▸ **The exercise**:
Transcribe the records in full, keeping every character as it is.
-- START OF Dataset records --
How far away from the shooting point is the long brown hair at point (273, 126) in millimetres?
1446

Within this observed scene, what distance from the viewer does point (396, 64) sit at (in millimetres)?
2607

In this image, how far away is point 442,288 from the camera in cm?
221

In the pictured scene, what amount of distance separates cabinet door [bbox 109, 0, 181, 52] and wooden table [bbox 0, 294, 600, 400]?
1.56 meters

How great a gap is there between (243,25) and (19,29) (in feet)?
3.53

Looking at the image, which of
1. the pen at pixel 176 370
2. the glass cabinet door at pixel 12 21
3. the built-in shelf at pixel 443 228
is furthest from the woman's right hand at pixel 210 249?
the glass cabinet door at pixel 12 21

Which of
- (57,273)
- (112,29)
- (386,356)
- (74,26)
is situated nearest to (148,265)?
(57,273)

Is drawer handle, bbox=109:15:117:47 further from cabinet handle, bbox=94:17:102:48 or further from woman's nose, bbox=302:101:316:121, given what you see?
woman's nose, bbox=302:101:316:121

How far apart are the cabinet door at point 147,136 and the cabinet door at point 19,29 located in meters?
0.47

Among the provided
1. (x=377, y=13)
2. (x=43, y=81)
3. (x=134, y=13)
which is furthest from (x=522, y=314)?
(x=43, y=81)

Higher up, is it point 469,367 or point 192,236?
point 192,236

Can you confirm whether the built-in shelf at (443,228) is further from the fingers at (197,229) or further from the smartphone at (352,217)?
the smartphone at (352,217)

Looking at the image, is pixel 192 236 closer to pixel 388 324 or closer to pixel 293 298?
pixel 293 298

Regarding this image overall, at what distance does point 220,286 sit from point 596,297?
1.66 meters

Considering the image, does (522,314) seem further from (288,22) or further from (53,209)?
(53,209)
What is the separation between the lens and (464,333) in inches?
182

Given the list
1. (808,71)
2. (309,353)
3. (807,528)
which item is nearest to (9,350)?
-- END OF Dataset records --
▸ **Response to this task**:
How far away from the shooting point is the long brown hair at point (273, 126) in millimetres?
1446

Within this observed scene, what distance from the viewer does point (396, 64) sit at (in millimetres)?
2607

In this image, how far away is point 442,288 from the camera in cm?
221

In the pictured scene, what amount of distance separates cabinet door [bbox 109, 0, 181, 52] and wooden table [bbox 0, 294, 600, 400]?
1.56 meters

How great a gap is there between (243,25) and (19,29) (in feet)?
3.53

Looking at the image, which of
1. the pen at pixel 176 370
2. the glass cabinet door at pixel 12 21
3. the built-in shelf at pixel 443 228
is furthest from the woman's right hand at pixel 210 249?
the glass cabinet door at pixel 12 21

Which of
- (57,273)
- (112,29)
- (386,356)
- (74,26)
is situated nearest to (148,265)?
(57,273)

Is drawer handle, bbox=109:15:117:47 further from cabinet handle, bbox=94:17:102:48 or further from woman's nose, bbox=302:101:316:121, given what you see?
woman's nose, bbox=302:101:316:121

How far apart are the cabinet door at point 147,136 and the cabinet door at point 19,29 located in meters?
0.47

Among the provided
1. (x=377, y=13)
2. (x=43, y=81)
3. (x=134, y=13)
which is furthest from (x=522, y=314)?
(x=43, y=81)

Higher up, is it point 469,367 or point 192,236?
point 192,236

Can you confirm whether the built-in shelf at (443,228) is further from the fingers at (197,229) or further from the smartphone at (352,217)?
the smartphone at (352,217)

Looking at the image, is pixel 192 236 closer to pixel 388 324 or closer to pixel 293 298?
pixel 293 298

Regarding this image overall, at what distance does point 220,286 sit from point 596,297?
1.66 meters

Considering the image, does (522,314) seem further from (288,22) or further from (53,209)?
(53,209)
What is the separation between the lens and (464,333) in inches?
182

Given the list
1. (808,71)
2. (309,353)
3. (807,528)
which item is nearest to (9,350)?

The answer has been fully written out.